Re: [PATCH 03/15] print_integer: new and improved way of printing integers

From: Andy Shevchenko
Date: Mon Apr 20 2020 - 17:19:13 EST


On Mon, Apr 20, 2020 at 11:57:31PM +0300, Alexey Dobriyan wrote:
> Time honored way to print integers via vsnprintf() or equivalent has
> unavoidable slowdown of parsing format string. This can't be fixed in C,
> without introducing external preprocessor.
>
> seq_put_decimal_ull() partially saves the day, but there are a lot of
> branches inside and overcopying still.
>
> _print_integer_*() family of functions is meant to make printing
> integers as fast as possible by deleting format string parsing and doing
> as little work as possible.
>
> It is based on the following observations:
>
> 1) memcpy is done in forward direction
> it can be done backwards but nobody does that,
>
> 2) digits can be extracted in a very simple loop which costs only
> 1 multiplication and shift (division by constant is not division)

_Data segment_

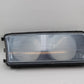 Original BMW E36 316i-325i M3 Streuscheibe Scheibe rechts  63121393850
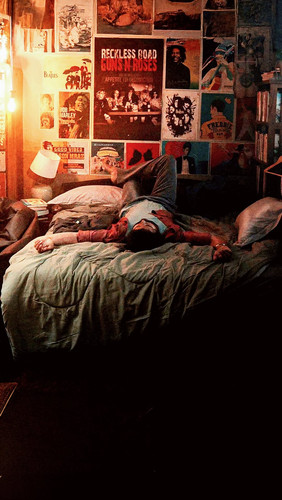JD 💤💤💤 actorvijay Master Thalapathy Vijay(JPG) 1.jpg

_Exercise prompt_
From the patch discussion about printing integers, copy the passage exactly from "Re: [PATCH 03/15]" up to and including "and overcopying still.".

_Output for this task_
Re: [PATCH 03/15] print_integer: new and improved way of printing integers

From: Andy Shevchenko
Date: Mon Apr 20 2020 - 17:19:13 EST


On Mon, Apr 20, 2020 at 11:57:31PM +0300, Alexey Dobriyan wrote:
> Time honored way to print integers via vsnprintf() or equivalent has
> unavoidable slowdown of parsing format string. This can't be fixed in C,
> without introducing external preprocessor.
>
> seq_put_decimal_ull() partially saves the day, but there are a lot of
> branches inside and overcopying still.